SANH Rationale
Why nitrogen?
Alteration of the global nitrogen cycle is without doubt one of great intractable development challenges facing humanity. Humans have more than doubled annual terrestrial cycling of reactive nitrogen (Nr) compounds, with fertilizer permitting almost half of humanity to be fed based on current diets.If new plant varieties were the engine of the Green Revolution, then Nr fertilizers were its fuel. Yet the fraction of human produced Nr that reaches final products is extremely low. Globally, full-chain nitrogen use efficiency (NUEfc, e.g. from fertilizer to fork) is only around 20%, with 80% wasted and lost to the environment.
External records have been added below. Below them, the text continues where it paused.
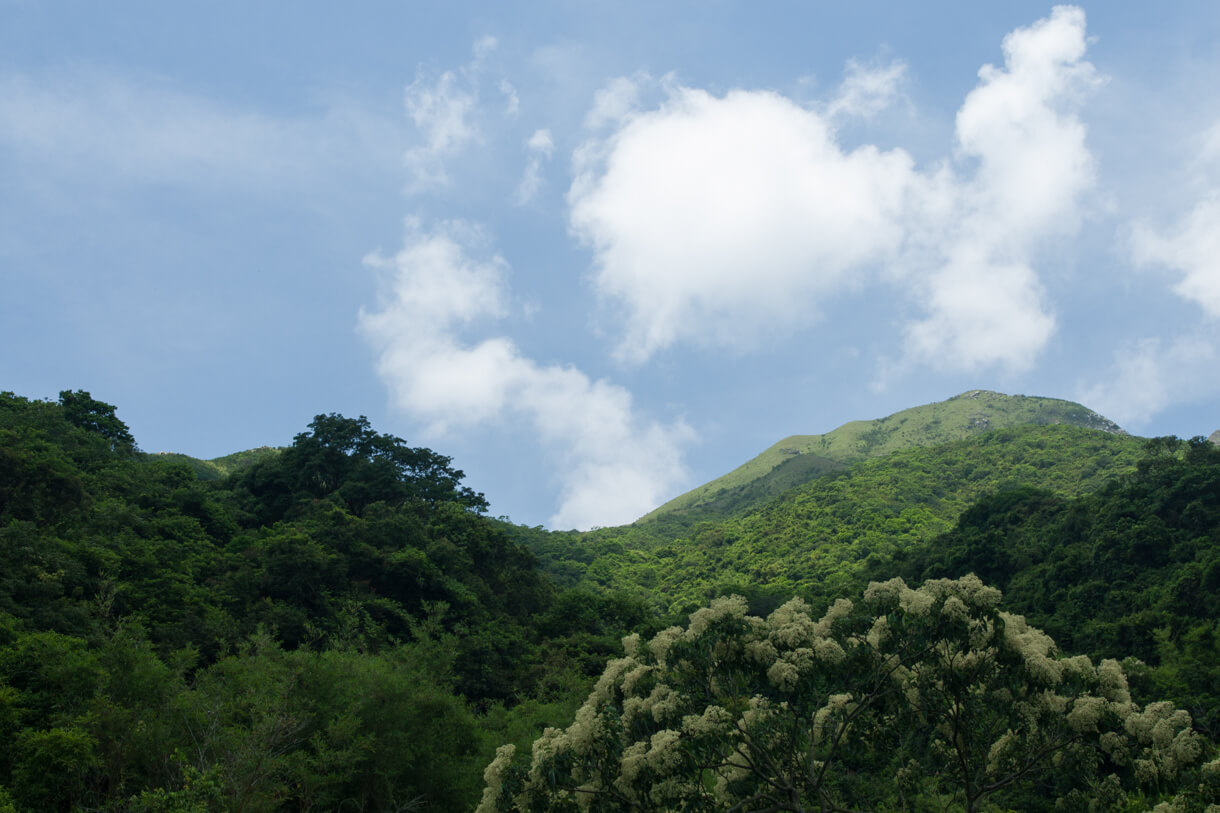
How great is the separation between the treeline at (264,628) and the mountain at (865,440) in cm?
7953

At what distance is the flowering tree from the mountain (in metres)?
105

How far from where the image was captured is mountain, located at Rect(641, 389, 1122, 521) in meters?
127

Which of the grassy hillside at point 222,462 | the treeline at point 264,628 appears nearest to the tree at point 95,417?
the treeline at point 264,628

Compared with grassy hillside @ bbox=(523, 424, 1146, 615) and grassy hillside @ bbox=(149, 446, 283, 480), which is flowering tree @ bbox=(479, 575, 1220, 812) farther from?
grassy hillside @ bbox=(149, 446, 283, 480)

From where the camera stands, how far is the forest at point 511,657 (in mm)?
9930

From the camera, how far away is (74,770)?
605 inches

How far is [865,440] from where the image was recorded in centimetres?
14988

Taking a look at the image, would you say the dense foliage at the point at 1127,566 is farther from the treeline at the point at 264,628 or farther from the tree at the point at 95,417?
the tree at the point at 95,417

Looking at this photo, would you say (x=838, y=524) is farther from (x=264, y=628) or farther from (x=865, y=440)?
(x=865, y=440)

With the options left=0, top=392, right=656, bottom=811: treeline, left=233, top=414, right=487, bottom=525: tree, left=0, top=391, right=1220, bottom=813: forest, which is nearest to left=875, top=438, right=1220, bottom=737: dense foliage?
left=0, top=391, right=1220, bottom=813: forest

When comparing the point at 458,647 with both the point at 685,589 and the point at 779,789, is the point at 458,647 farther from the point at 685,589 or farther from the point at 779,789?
the point at 685,589

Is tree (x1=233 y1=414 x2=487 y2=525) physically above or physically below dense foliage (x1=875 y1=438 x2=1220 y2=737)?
above

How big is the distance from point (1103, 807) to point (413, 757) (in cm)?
1486

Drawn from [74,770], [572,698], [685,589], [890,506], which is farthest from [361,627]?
[890,506]
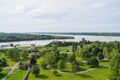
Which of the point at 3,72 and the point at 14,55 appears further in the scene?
the point at 14,55

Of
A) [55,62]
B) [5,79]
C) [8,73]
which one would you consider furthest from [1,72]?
[55,62]

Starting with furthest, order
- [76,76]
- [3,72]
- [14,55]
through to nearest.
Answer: [14,55], [3,72], [76,76]

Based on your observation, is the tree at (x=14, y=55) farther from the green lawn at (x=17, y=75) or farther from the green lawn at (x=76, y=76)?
the green lawn at (x=76, y=76)

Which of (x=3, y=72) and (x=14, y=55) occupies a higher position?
A: (x=14, y=55)

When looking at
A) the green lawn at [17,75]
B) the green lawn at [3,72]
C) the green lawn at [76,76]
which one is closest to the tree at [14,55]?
the green lawn at [3,72]

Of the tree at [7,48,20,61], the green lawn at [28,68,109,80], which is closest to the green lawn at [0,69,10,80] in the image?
the green lawn at [28,68,109,80]

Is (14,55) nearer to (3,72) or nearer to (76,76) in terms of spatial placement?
(3,72)

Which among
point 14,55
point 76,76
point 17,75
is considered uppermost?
point 14,55

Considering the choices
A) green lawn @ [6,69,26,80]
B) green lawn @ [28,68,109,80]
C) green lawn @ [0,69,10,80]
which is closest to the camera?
green lawn @ [28,68,109,80]

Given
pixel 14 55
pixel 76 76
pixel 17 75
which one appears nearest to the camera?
pixel 76 76

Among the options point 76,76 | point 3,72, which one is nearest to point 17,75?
point 3,72

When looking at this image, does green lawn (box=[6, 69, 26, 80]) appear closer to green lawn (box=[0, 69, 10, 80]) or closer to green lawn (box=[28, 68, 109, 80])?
green lawn (box=[0, 69, 10, 80])
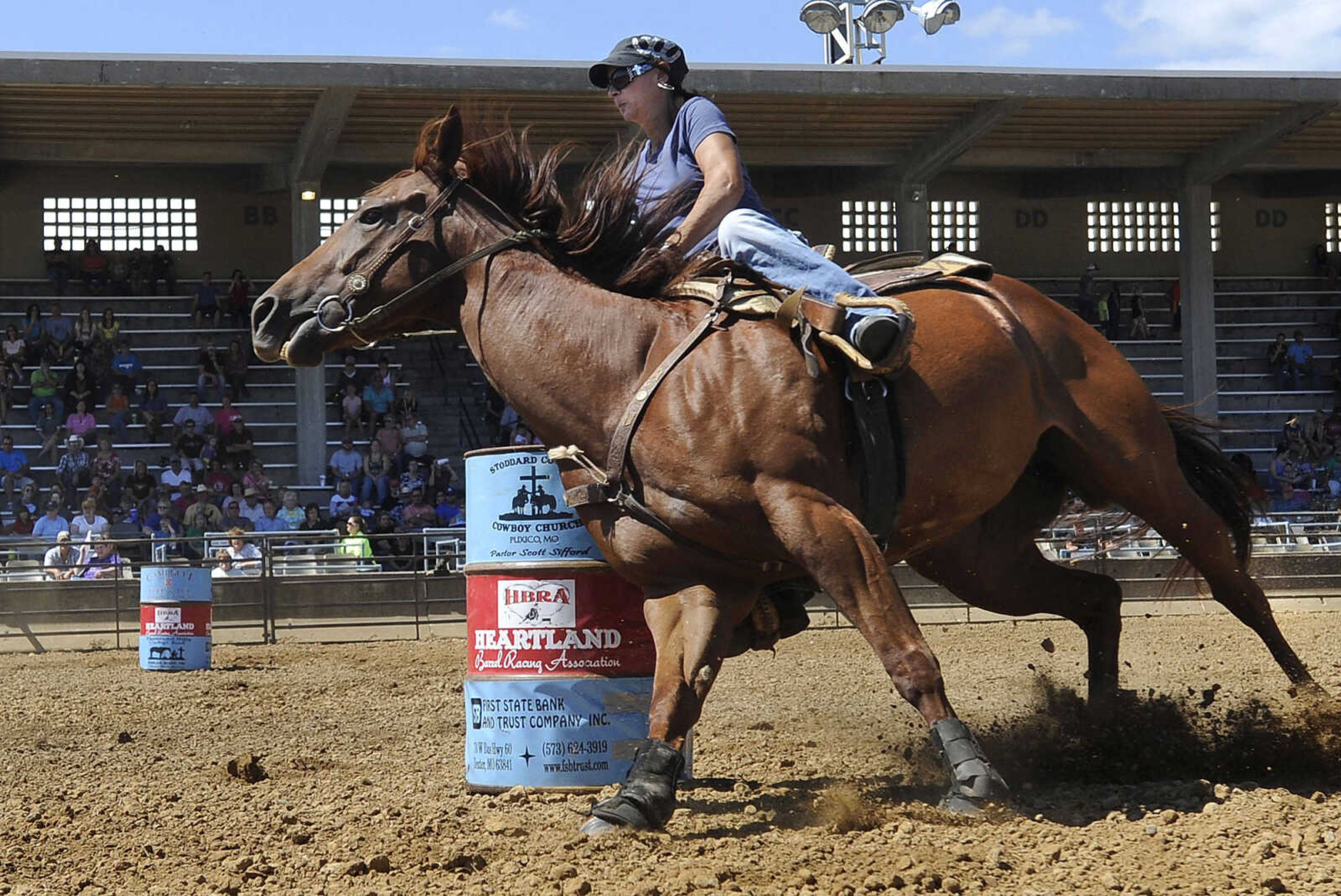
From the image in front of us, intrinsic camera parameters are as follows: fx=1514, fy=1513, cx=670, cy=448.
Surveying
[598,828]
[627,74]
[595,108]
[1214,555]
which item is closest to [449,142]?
[627,74]

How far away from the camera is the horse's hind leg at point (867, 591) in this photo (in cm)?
424

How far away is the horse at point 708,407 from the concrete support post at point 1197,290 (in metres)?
21.2

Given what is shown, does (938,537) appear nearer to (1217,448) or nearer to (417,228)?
(1217,448)

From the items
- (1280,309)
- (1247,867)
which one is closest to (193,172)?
(1280,309)

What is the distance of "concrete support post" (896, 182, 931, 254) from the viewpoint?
24734mm

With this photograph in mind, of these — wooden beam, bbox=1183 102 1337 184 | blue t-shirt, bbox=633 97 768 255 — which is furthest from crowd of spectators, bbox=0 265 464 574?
wooden beam, bbox=1183 102 1337 184

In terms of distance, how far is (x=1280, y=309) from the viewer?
28.7 meters

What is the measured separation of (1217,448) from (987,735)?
1425mm

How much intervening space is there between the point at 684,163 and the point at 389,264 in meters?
1.03

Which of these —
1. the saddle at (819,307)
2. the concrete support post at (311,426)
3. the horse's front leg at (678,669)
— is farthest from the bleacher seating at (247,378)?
the horse's front leg at (678,669)

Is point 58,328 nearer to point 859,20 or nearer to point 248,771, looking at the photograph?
point 859,20

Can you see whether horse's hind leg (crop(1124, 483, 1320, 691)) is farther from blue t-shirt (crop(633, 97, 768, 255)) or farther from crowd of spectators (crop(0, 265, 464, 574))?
crowd of spectators (crop(0, 265, 464, 574))

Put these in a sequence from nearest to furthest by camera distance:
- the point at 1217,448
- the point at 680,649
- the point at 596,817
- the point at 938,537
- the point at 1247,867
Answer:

This is not only an economic loss, because Nr contributes to a plethora of problems: pollution of freshwater and marine systems affecting drinking water and livelihoods; air pollution shortening human lives; greenhouse gas emissions that also deplete stratospheric ozone; and all of this while threatening soil quality and ecosystem services. It makes for an intractable ‘wicked problem’ that cuts across the Sustainable Development Goals (SDGs). As humans, we need nitrogen to live, but our present use of it is driving a web of pollution that threatens health, climate, ecosystems and livelihoods.
Everywhere and invisible
The text box, right, illustrates why this is an intractable challenge. There are multiple nitrogen forms, with multiple impacts. The high-energy state of NH3 and NOx also means that there is a ‘nitrogen cascade’, through a complex sequence as Nr compounds gradually revert back to low-energy, unreactive N2, whilst on the way multiplying the impacts of newly fixed Nr. This multiplicity of Nr forms and effects also points to the critical problem of fragmentation, across academic disciplines, across traditional policy domains and across the challenges faced by practitioners, be they industrialists, farmers, water companies, vehicle drivers or conservation managers. It is for this reason that the nitrogen challenge is relevant across almost all 17 SDGs, and yet unless you look carefully, it is nearly invisible in the SDG indicators. The fragmentation of issues across the nitrogen cycle appears to be one of the key barriers to- change, with the result that essential synergies are missed that might otherwise make the difference between action and no action. These opening comments help point the way towards a future strategy: nitrogen is not just another problem; rather it is part of the solution to many of the challenges we know so well. The nitrogen case shows how integration of linked issues may build “the gravity of common cause” that helps overcome the barriers to better food security and climate resilience, cleaner air and water, healthier people, seas and forests.
Why South Asia?
South Asia (SA) is critical for the global nitrogen cycle. Its population of ~1.7 billion is increasing at 1.7% annually and is expected to have doubled by around 2050. Fertilizer inputs have similarly been projected to double, to give South Asia the highest N inputs in the world by 2050. At the same time NUE (here expressed as food produced per nitrogen input) has halved since 1990.2 Added to this are the increasing per capita intake of livestock products and an alarming 6.5% annual growth in NOx emissions, both of which further reduce NUEfc. Together these make for an intractable challenge where it will be imperative for SA to act if it is to feed its citizens and not worsen its already substantial environmental, food and other development concerns. Given the scale and outlook, SA must also be a priority to address the global N challenge. Now is the right time, as recent partnering between the International Nitrogen Initiative (INI) and the inter-governmental South Asian Cooperative Environment Programme (SACEP) has prepared the way for a fresh perspective. This builds on the establishment (led by the Hub Director) of the International Nitrogen Management System (INMS) in partnership with INI, UN Environment, the Global Environment Facility (GEF) and SACEP. South Asia is therefore the key region for investment to demonstrate how a full nitrogen approach could mobilize sustainable development.